What would you like to see in a Heat Treating Video

BossDog

KnifeDogs.com & USAknifemaker.com Owner
Staff member
I have started work on a video about heat treating.

What would you like to see in one?
 
How about some steel getting heat treated:)

I am interested in watching the whole operation on some stainless like CPM154 and maybe some carbon like 1095!!
 
Id be up for some 1095. I got a couple little neckers from you that i am going to grind on pretty soon.
 
I imagine it could be a two-part deal, one for air-hardening steels and one for oil-quenched stuff. It would be cool to see basic stuff like finishing/prepping a blade for HT, properly wrapping a stainless blade in foil, getting it out of the foil afterwards, and correcting minor warps while the blade is still warm. Safety procedures are always good, too. Things that guys like me kind of understand from reading about it, but haven't actually seen done.
 
Having been into knife making for a quite some time and getting hit with questions, a LOT of questions, I think a good basic explanation of what happens in the steel during hardening and tempering would be a good idea.
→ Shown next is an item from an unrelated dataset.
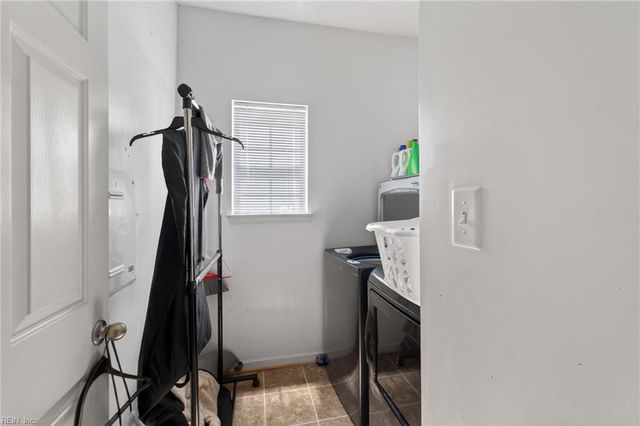 4300 Center Mast CRST, Chesapeake, VA 23321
What changes to what during the heating, why soak at temp? The materials are doing a metamorphosis and it would be nice if people actually understood what that is. There are a lot of people that have heard of different things and try to sound like a scientist when they ask questions but they actually are bass ackwards in what they understand.

Why do we heat to non-magnetic with carbon steels? Explain what is happening inside the steel to make it go non-magnetic. What does Cryo do that makes things better than the knives that built this country which were not Cryo'd. Is there enough difference between a cryo'd blade and one that is not to be worth the cost and effort to get set up to do cryo?
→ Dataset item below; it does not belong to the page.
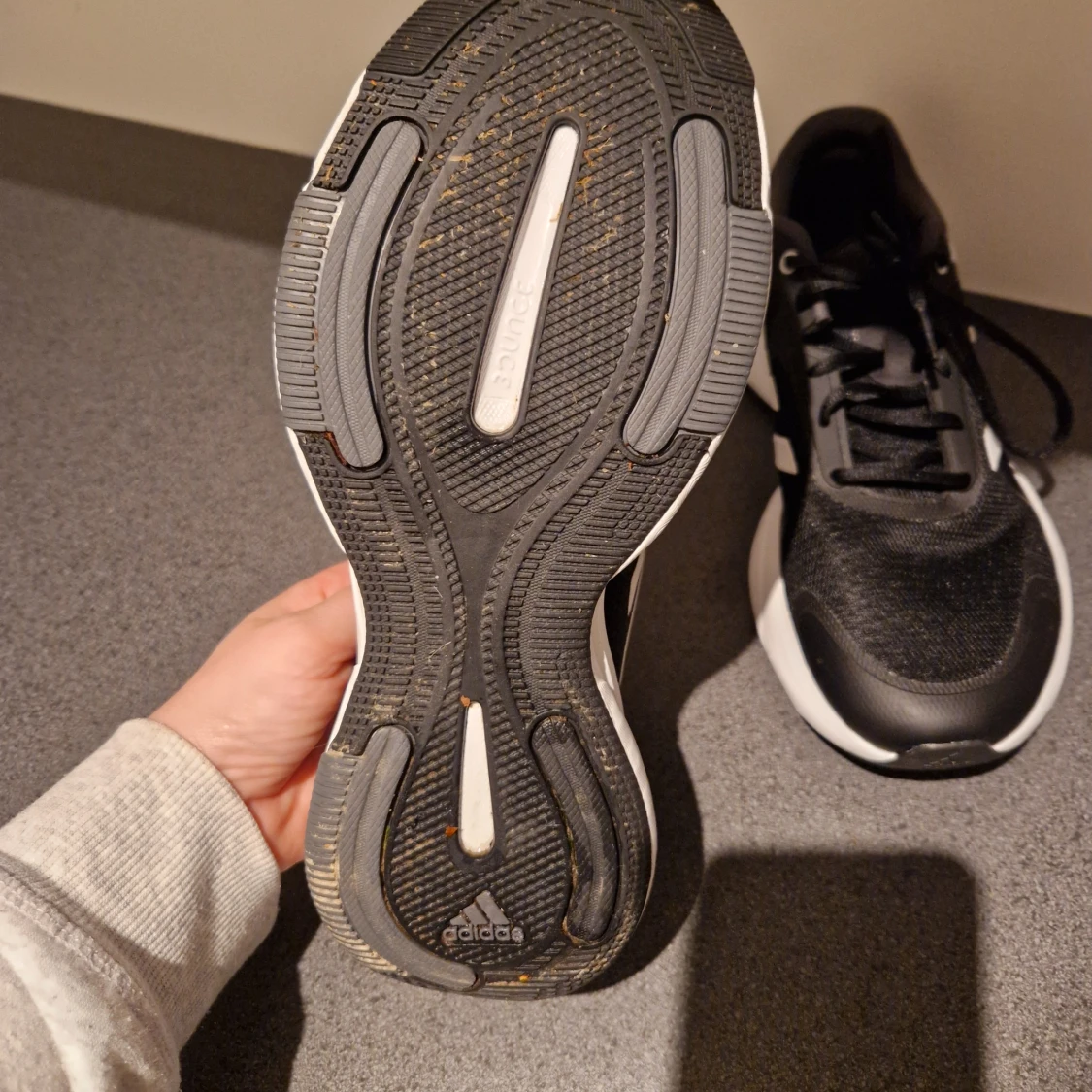 Adidas löparskor - 91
Maybe a recipe for each steel type and how to treat it. Stainless and non-stainless. Forge heat treating and oven treating for carbon steels.

Show what happens to a blade if you don't wrap it in foil. Maybe I don't mind dealing with scale if I can avoid the cost of wrapping them. Is there another reason I MUST wrap?
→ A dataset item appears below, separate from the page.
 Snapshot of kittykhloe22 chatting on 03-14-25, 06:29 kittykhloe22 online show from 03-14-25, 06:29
Quench plates: Do they have to be aluminum? Don Robinson uses steel, some people don't use plates at all. Is one method better than the others and is the amount worth the cost to get set up?

Show how to straighten a blade that warped and explain when to do it.

I would show hardening Stainless in an oven, Carbon in an oven and carbon in a forge. Tempering in an oven and a forge.

Explain the quench. Why heat the oil before quenching? Explain flash points and the dangers of fires when quenching.

I would show how to test the blade, brass rod test, cutting , chopping, etc...........

I would also destroy the blade and show what the grain looks like inside of a properly heat treated blade, carbon and stainless.

Assume the viewer knows nothing and you have to explain it all. You have to explain the terms and what they mean also as the viewer may not know what you are talking about.

You could do an advanced version that eliminates the basic "this means that" wording and shows specific tasks like differential heat treating, how to quench daggers to get hamons on both edges and other tricks of the trade.

Try to avoid graphs and stuff like that and explain things like regular people talk

.
 
I think Bob hit it on the head. I have just started and I would like to see a video on this. I have been using O1 so far and would like to know if I did it right.
 
I'd like to see grain refinement with thermal cycling and then normalizing prior to heat treating for forged blades.

--nathan
 
Definition of terms.

Types of steel into groups.

Types of Quench medium:
oil, water, fast, slow etc.

quenchant, matched with type of steel.
 
Nathan's post reminds me of this: annealing and/or normalizing prior to grinding for us stock-removal guys. It seems that barstock isn't always as fully-annealed as we would like it to be.
 
Nearly everything mentioned so far is on the list and will be done or discussed to some degree. At this point I will go over a high level review of what happens during hardening and quenching. It won't be a metallurgy course.